#### Blocco di testo:
-=-=-=-=-

SANT’ANSELMO DA LECCO
E’ stata la migliore definizione che abbia inventato per un giocatore in tutti questi anni e mi ha fatto piacere che qualcuno l’abbia ripresa per etichettare le prestazioni di Robbiati, che in quel campionato segnava ogni volta che entrava in campo a sostituire un compagno. Di Anselmino mi piacevano le prestazioni tecniche e ciò che diceva nelle rare interviste che rilasciava. Robbiati non era mai banale e con quella vocina quasi in falsetto raccontava delle verità spiazzanti, soprattutto il lunedì, quando spesso veniva a commentare la partita a Canale Dieci. Diventammo amici e fu per questo che rinunciai ad uno scoop per non metterlo nei guai.
Era successo che dopo una vittoria contro l’Udinese, nel primo anno di Trapattoni, fosse scoppiata una mezza rissa negli spogliatoi. Protagonisti insospettabili: Robbiati e Rui Costa, il tutto a causa di un pallone non passato dal primo al secondo. Anselmo, che attraversava un momento difficile, aveva risposto ai rimproveri del portoghese mandandolo a quel paese, accendendo in pratica la miccia. La domenica dopo a Roma, Batistuta si era “vendicato”, ignorando il compagno solo davanti alla porta e preferendo un’improbabile conclusione personale. Era una brutta storia che non conosceva nessuno e Robbiati me la raccontò amareggiato nel ritorno da una vittoriosa trasferta di Coppa Uefa a Zurigo. Durante quel volo feci anche da colomba della pace con il portoghese, che stava seduto tre file più avanti. Come immaginavo, Rui mi disse che per quanto lo riguardava l’incidente era chiuso lì, che non c’erano conseguenze nei rapporti tra lui e Robbiati, ma Anselmo era lo stesso col morale a terra. Aveva appena segnato un bel gol di testa, però sentiva di avere contro i capi dello spogliatoio. Gli chiesi se potevo pubblicare la storia del furioso battibecco con Rui Costa e mi dette l’assenso.
Alle due di notte, appena atterrati a Pisa, venni preso da uno scrupolo molto poco giornalistico. La Fiorentina, lanciata in Coppa Italia e Coppa Uefa, era prima in campionato: scrivere quello che Robbiati mi aveva detto voleva dire alzare un gran polverone che avrebbe penalizzato l’ambiente e soprattutto lui, da mesi alla ricerca di una nuova squadra. In pratica sarebbe passato per un piantagrane e non sarebbe stato giusto. Richiamai Anselmo e gli annunciai che mi dimenticavo di tutto e ancora oggi sono convinto di aver preso la decisione migliore.

-=-=-=-=-

#### Materiale fornito:
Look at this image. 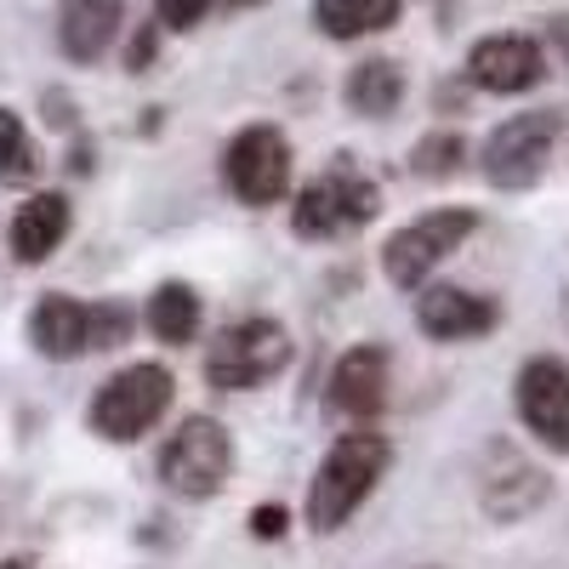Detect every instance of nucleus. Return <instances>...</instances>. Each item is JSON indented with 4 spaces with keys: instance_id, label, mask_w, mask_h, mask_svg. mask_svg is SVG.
Returning a JSON list of instances; mask_svg holds the SVG:
<instances>
[{
    "instance_id": "nucleus-4",
    "label": "nucleus",
    "mask_w": 569,
    "mask_h": 569,
    "mask_svg": "<svg viewBox=\"0 0 569 569\" xmlns=\"http://www.w3.org/2000/svg\"><path fill=\"white\" fill-rule=\"evenodd\" d=\"M177 399V376L154 359H137L126 370H114L109 382L98 388V399H91L86 421H91V433L109 439V445H131L142 433H154V427L166 421Z\"/></svg>"
},
{
    "instance_id": "nucleus-16",
    "label": "nucleus",
    "mask_w": 569,
    "mask_h": 569,
    "mask_svg": "<svg viewBox=\"0 0 569 569\" xmlns=\"http://www.w3.org/2000/svg\"><path fill=\"white\" fill-rule=\"evenodd\" d=\"M496 461L507 467V479L501 472H485V512L490 518H501V525H512V518H525V512H536L547 496H552V485L541 479V472L525 461V456H512V450H501L496 445Z\"/></svg>"
},
{
    "instance_id": "nucleus-8",
    "label": "nucleus",
    "mask_w": 569,
    "mask_h": 569,
    "mask_svg": "<svg viewBox=\"0 0 569 569\" xmlns=\"http://www.w3.org/2000/svg\"><path fill=\"white\" fill-rule=\"evenodd\" d=\"M291 365V337L279 319H240L206 348V382L217 393H257Z\"/></svg>"
},
{
    "instance_id": "nucleus-28",
    "label": "nucleus",
    "mask_w": 569,
    "mask_h": 569,
    "mask_svg": "<svg viewBox=\"0 0 569 569\" xmlns=\"http://www.w3.org/2000/svg\"><path fill=\"white\" fill-rule=\"evenodd\" d=\"M0 569H34L29 558H0Z\"/></svg>"
},
{
    "instance_id": "nucleus-5",
    "label": "nucleus",
    "mask_w": 569,
    "mask_h": 569,
    "mask_svg": "<svg viewBox=\"0 0 569 569\" xmlns=\"http://www.w3.org/2000/svg\"><path fill=\"white\" fill-rule=\"evenodd\" d=\"M563 137V114L558 109H530V114H512L501 120L485 149H479V171L490 188H501V194H525V188H536L547 177V160L558 149Z\"/></svg>"
},
{
    "instance_id": "nucleus-9",
    "label": "nucleus",
    "mask_w": 569,
    "mask_h": 569,
    "mask_svg": "<svg viewBox=\"0 0 569 569\" xmlns=\"http://www.w3.org/2000/svg\"><path fill=\"white\" fill-rule=\"evenodd\" d=\"M233 472V433L217 416H182L177 433L160 445V479L182 501H211Z\"/></svg>"
},
{
    "instance_id": "nucleus-25",
    "label": "nucleus",
    "mask_w": 569,
    "mask_h": 569,
    "mask_svg": "<svg viewBox=\"0 0 569 569\" xmlns=\"http://www.w3.org/2000/svg\"><path fill=\"white\" fill-rule=\"evenodd\" d=\"M547 40H552V52H558L563 69H569V18H552V23H547Z\"/></svg>"
},
{
    "instance_id": "nucleus-21",
    "label": "nucleus",
    "mask_w": 569,
    "mask_h": 569,
    "mask_svg": "<svg viewBox=\"0 0 569 569\" xmlns=\"http://www.w3.org/2000/svg\"><path fill=\"white\" fill-rule=\"evenodd\" d=\"M40 177V149H34V137L29 126L0 103V182H34Z\"/></svg>"
},
{
    "instance_id": "nucleus-17",
    "label": "nucleus",
    "mask_w": 569,
    "mask_h": 569,
    "mask_svg": "<svg viewBox=\"0 0 569 569\" xmlns=\"http://www.w3.org/2000/svg\"><path fill=\"white\" fill-rule=\"evenodd\" d=\"M342 103L359 120L399 114V103H405V69H399V58H365V63H353L348 80H342Z\"/></svg>"
},
{
    "instance_id": "nucleus-15",
    "label": "nucleus",
    "mask_w": 569,
    "mask_h": 569,
    "mask_svg": "<svg viewBox=\"0 0 569 569\" xmlns=\"http://www.w3.org/2000/svg\"><path fill=\"white\" fill-rule=\"evenodd\" d=\"M69 228H74V206H69V194H58V188H46V194H29L23 206H18V217H12V257L23 262V268H34V262H46L63 240H69Z\"/></svg>"
},
{
    "instance_id": "nucleus-23",
    "label": "nucleus",
    "mask_w": 569,
    "mask_h": 569,
    "mask_svg": "<svg viewBox=\"0 0 569 569\" xmlns=\"http://www.w3.org/2000/svg\"><path fill=\"white\" fill-rule=\"evenodd\" d=\"M154 58H160V23H142V29L131 34V46H126V69H131V74H149Z\"/></svg>"
},
{
    "instance_id": "nucleus-27",
    "label": "nucleus",
    "mask_w": 569,
    "mask_h": 569,
    "mask_svg": "<svg viewBox=\"0 0 569 569\" xmlns=\"http://www.w3.org/2000/svg\"><path fill=\"white\" fill-rule=\"evenodd\" d=\"M222 12H246V7H257V0H217Z\"/></svg>"
},
{
    "instance_id": "nucleus-1",
    "label": "nucleus",
    "mask_w": 569,
    "mask_h": 569,
    "mask_svg": "<svg viewBox=\"0 0 569 569\" xmlns=\"http://www.w3.org/2000/svg\"><path fill=\"white\" fill-rule=\"evenodd\" d=\"M393 445L376 433V427H353L337 445L325 450L313 485H308V530L313 536H337L348 518L376 496V485L388 479Z\"/></svg>"
},
{
    "instance_id": "nucleus-7",
    "label": "nucleus",
    "mask_w": 569,
    "mask_h": 569,
    "mask_svg": "<svg viewBox=\"0 0 569 569\" xmlns=\"http://www.w3.org/2000/svg\"><path fill=\"white\" fill-rule=\"evenodd\" d=\"M472 228H479V211L445 206V211H427V217L405 222L399 233H388V246H382L388 284H399V291H421V284L472 240Z\"/></svg>"
},
{
    "instance_id": "nucleus-12",
    "label": "nucleus",
    "mask_w": 569,
    "mask_h": 569,
    "mask_svg": "<svg viewBox=\"0 0 569 569\" xmlns=\"http://www.w3.org/2000/svg\"><path fill=\"white\" fill-rule=\"evenodd\" d=\"M416 325L433 342H479L501 325V302L485 291H461V284H427L416 297Z\"/></svg>"
},
{
    "instance_id": "nucleus-14",
    "label": "nucleus",
    "mask_w": 569,
    "mask_h": 569,
    "mask_svg": "<svg viewBox=\"0 0 569 569\" xmlns=\"http://www.w3.org/2000/svg\"><path fill=\"white\" fill-rule=\"evenodd\" d=\"M131 0H58V46L69 63H98L126 29Z\"/></svg>"
},
{
    "instance_id": "nucleus-24",
    "label": "nucleus",
    "mask_w": 569,
    "mask_h": 569,
    "mask_svg": "<svg viewBox=\"0 0 569 569\" xmlns=\"http://www.w3.org/2000/svg\"><path fill=\"white\" fill-rule=\"evenodd\" d=\"M284 530H291V512H284L279 501H273V507H257V512H251V536H257V541H279Z\"/></svg>"
},
{
    "instance_id": "nucleus-3",
    "label": "nucleus",
    "mask_w": 569,
    "mask_h": 569,
    "mask_svg": "<svg viewBox=\"0 0 569 569\" xmlns=\"http://www.w3.org/2000/svg\"><path fill=\"white\" fill-rule=\"evenodd\" d=\"M376 211H382V188H376V177H365L348 154H337L313 182L297 188L291 233L297 240H342V233L365 228Z\"/></svg>"
},
{
    "instance_id": "nucleus-13",
    "label": "nucleus",
    "mask_w": 569,
    "mask_h": 569,
    "mask_svg": "<svg viewBox=\"0 0 569 569\" xmlns=\"http://www.w3.org/2000/svg\"><path fill=\"white\" fill-rule=\"evenodd\" d=\"M388 348L376 342H359L337 359V370H330V405H337L348 421L370 427L376 416L388 410Z\"/></svg>"
},
{
    "instance_id": "nucleus-20",
    "label": "nucleus",
    "mask_w": 569,
    "mask_h": 569,
    "mask_svg": "<svg viewBox=\"0 0 569 569\" xmlns=\"http://www.w3.org/2000/svg\"><path fill=\"white\" fill-rule=\"evenodd\" d=\"M410 177H427V182H445V177H456L461 166H467V137L461 131H427L416 149H410Z\"/></svg>"
},
{
    "instance_id": "nucleus-26",
    "label": "nucleus",
    "mask_w": 569,
    "mask_h": 569,
    "mask_svg": "<svg viewBox=\"0 0 569 569\" xmlns=\"http://www.w3.org/2000/svg\"><path fill=\"white\" fill-rule=\"evenodd\" d=\"M91 166H98V149H91L86 137H74V154H69V171H80V177H86Z\"/></svg>"
},
{
    "instance_id": "nucleus-19",
    "label": "nucleus",
    "mask_w": 569,
    "mask_h": 569,
    "mask_svg": "<svg viewBox=\"0 0 569 569\" xmlns=\"http://www.w3.org/2000/svg\"><path fill=\"white\" fill-rule=\"evenodd\" d=\"M200 319H206L200 291H194V284H182V279H166L160 291L149 297V330H154L166 348L194 342V337H200Z\"/></svg>"
},
{
    "instance_id": "nucleus-22",
    "label": "nucleus",
    "mask_w": 569,
    "mask_h": 569,
    "mask_svg": "<svg viewBox=\"0 0 569 569\" xmlns=\"http://www.w3.org/2000/svg\"><path fill=\"white\" fill-rule=\"evenodd\" d=\"M217 0H154V23L171 29V34H188V29H200L211 18Z\"/></svg>"
},
{
    "instance_id": "nucleus-18",
    "label": "nucleus",
    "mask_w": 569,
    "mask_h": 569,
    "mask_svg": "<svg viewBox=\"0 0 569 569\" xmlns=\"http://www.w3.org/2000/svg\"><path fill=\"white\" fill-rule=\"evenodd\" d=\"M405 0H313V23L330 40H365V34H382L399 23Z\"/></svg>"
},
{
    "instance_id": "nucleus-11",
    "label": "nucleus",
    "mask_w": 569,
    "mask_h": 569,
    "mask_svg": "<svg viewBox=\"0 0 569 569\" xmlns=\"http://www.w3.org/2000/svg\"><path fill=\"white\" fill-rule=\"evenodd\" d=\"M512 399H518V421L552 450V456H569V365L558 353H536L525 359L512 382Z\"/></svg>"
},
{
    "instance_id": "nucleus-2",
    "label": "nucleus",
    "mask_w": 569,
    "mask_h": 569,
    "mask_svg": "<svg viewBox=\"0 0 569 569\" xmlns=\"http://www.w3.org/2000/svg\"><path fill=\"white\" fill-rule=\"evenodd\" d=\"M131 337V308L126 302H80L63 291H46L29 308V342L46 359H80V353H109Z\"/></svg>"
},
{
    "instance_id": "nucleus-10",
    "label": "nucleus",
    "mask_w": 569,
    "mask_h": 569,
    "mask_svg": "<svg viewBox=\"0 0 569 569\" xmlns=\"http://www.w3.org/2000/svg\"><path fill=\"white\" fill-rule=\"evenodd\" d=\"M467 86L490 98H525L547 80V46L536 34H485L467 52Z\"/></svg>"
},
{
    "instance_id": "nucleus-6",
    "label": "nucleus",
    "mask_w": 569,
    "mask_h": 569,
    "mask_svg": "<svg viewBox=\"0 0 569 569\" xmlns=\"http://www.w3.org/2000/svg\"><path fill=\"white\" fill-rule=\"evenodd\" d=\"M291 177H297V149H291V137H284L279 126L257 120V126L228 137L222 182H228V194L240 206H251V211L279 206L284 194H291Z\"/></svg>"
}]
</instances>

-=-=-=-=-

#### Istruzioni del compito:
**1.** Nel testo su Robbiati, in quale città atterra l'aereo alle due di notte?
**2.** Elenca tutte le città nominate nel testo su Robbiati, titolo compreso.
**3.** Prosegui, per favore, il testo su Robbiati dopo la sua ultima frase.

#### Risposte attese:
**1.** A Pisa.

**2.** Lecco, Roma, Zurigo, Pisa.

**3.**
IMPARA A FARE LA RADIOCRONACA!!!
Un’ottima Fiorentina aveva appena pareggiato con l’Inter, meritando ampiamente di vincere. In radiocronaca avevo più volte sottolineato il vano assalto finale, ricordando come il punto strappato dai nerazzurri fosse immeritato. Stavo quindi per cominciare le solite interviste televisive del dopo partita, quando incrocio Luna, che mi si avventa contro paonazzo di rabbia.
«Ah stro…, ma che caz.. hai detto in radiocronaca?! Tu devi impara’ a farle le radiocronache, hai capito?»
Trasecolai. Non riuscivo a capire a cosa si riferisse e stava dando di fuori come un pazzo. La misi anch’io sul triviale.
«Ma che caz.. stai dicendo? Spiegami!»
«Nun te spiego proprio nniente, va a sentì quel che hai detto oggi!», e se andò, lasciandomi lì senza parole.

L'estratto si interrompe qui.